Problem description:
Write out again the lines between the one holding "Among the given" and the one holding "18.3 inches", inclusive, requests included, and add 92 to every number in their answers: the coordinates and the distance figure.

Stored records:
· · · · · · ·

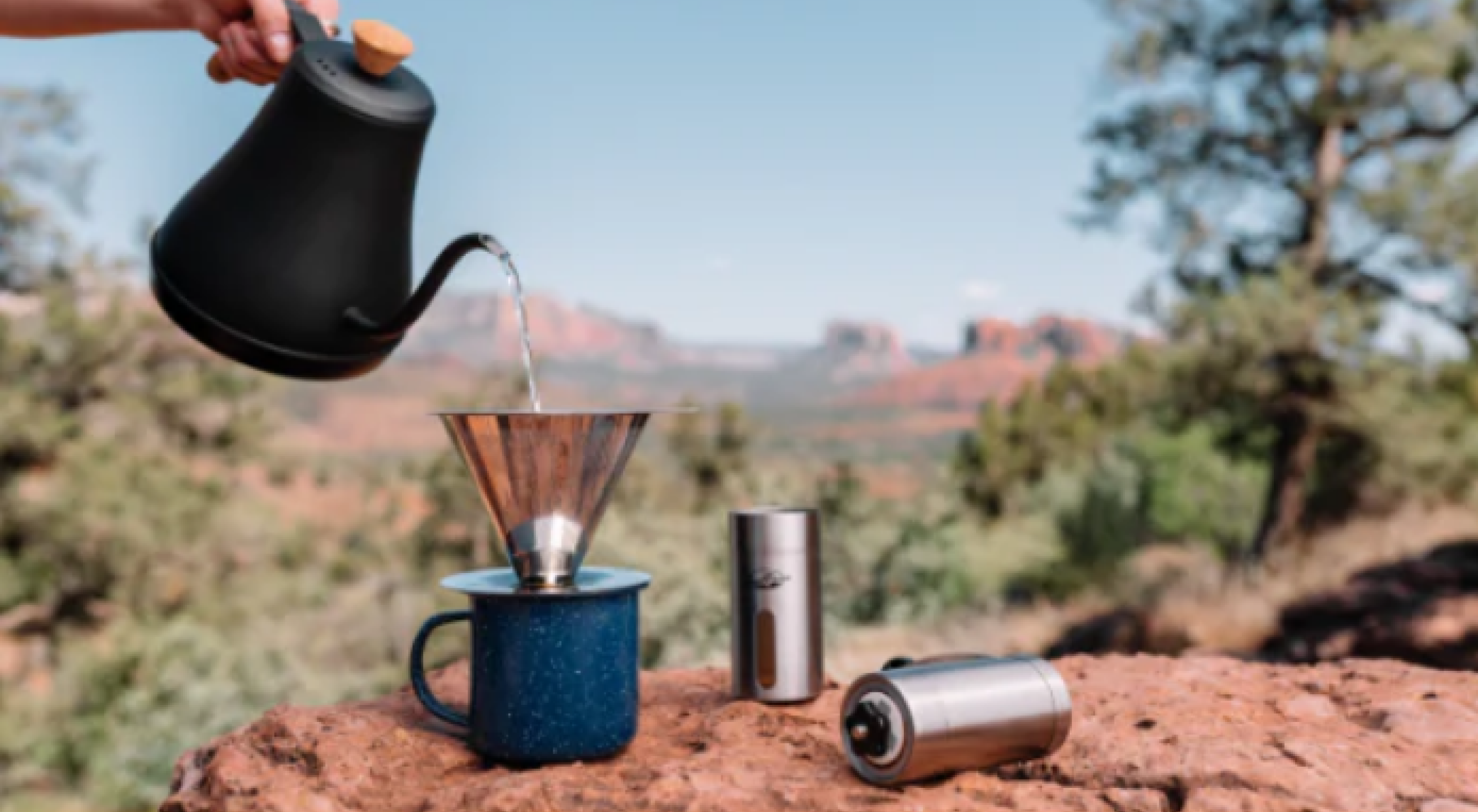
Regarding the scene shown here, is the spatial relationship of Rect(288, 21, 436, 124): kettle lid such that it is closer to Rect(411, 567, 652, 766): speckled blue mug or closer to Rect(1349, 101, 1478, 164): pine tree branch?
Rect(411, 567, 652, 766): speckled blue mug

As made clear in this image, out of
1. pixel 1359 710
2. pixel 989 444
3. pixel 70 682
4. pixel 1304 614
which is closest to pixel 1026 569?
pixel 989 444

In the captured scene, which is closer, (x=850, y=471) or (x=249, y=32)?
(x=249, y=32)

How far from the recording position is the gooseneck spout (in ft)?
7.34

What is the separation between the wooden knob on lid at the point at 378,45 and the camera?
208cm

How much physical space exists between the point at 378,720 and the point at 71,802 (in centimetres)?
1017

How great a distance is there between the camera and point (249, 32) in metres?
2.35

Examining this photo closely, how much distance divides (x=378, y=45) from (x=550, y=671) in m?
1.15

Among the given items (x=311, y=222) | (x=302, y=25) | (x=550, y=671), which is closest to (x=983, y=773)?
(x=550, y=671)

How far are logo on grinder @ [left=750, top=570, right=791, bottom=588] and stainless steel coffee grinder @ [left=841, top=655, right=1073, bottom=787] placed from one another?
18.3 inches

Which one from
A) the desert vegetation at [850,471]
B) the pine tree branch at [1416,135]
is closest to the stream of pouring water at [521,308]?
the desert vegetation at [850,471]

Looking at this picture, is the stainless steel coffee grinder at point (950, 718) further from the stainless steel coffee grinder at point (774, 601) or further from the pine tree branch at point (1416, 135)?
the pine tree branch at point (1416, 135)

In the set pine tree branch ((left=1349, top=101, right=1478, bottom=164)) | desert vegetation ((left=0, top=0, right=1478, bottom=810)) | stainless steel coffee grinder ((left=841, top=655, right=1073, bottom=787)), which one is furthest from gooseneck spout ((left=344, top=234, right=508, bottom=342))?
pine tree branch ((left=1349, top=101, right=1478, bottom=164))

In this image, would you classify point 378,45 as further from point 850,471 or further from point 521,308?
point 850,471


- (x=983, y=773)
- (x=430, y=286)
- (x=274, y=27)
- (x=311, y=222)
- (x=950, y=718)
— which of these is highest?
(x=274, y=27)
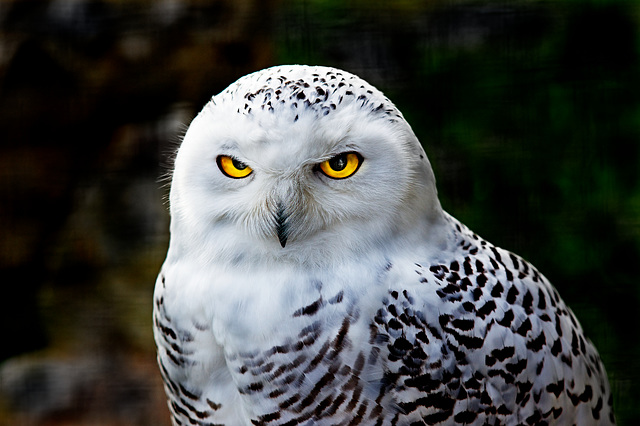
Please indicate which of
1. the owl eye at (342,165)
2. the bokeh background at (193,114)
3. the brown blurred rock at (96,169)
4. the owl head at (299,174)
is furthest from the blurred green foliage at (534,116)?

· · · · · · ·

Response:
Among the given items (x=311, y=222) | (x=302, y=25) | (x=550, y=671), which is closest to (x=983, y=773)?
(x=642, y=763)

How far are logo on grinder @ [left=750, top=570, right=791, bottom=588] and stainless steel coffee grinder @ [left=841, top=655, right=1073, bottom=787] placed from one another?
110.3 inches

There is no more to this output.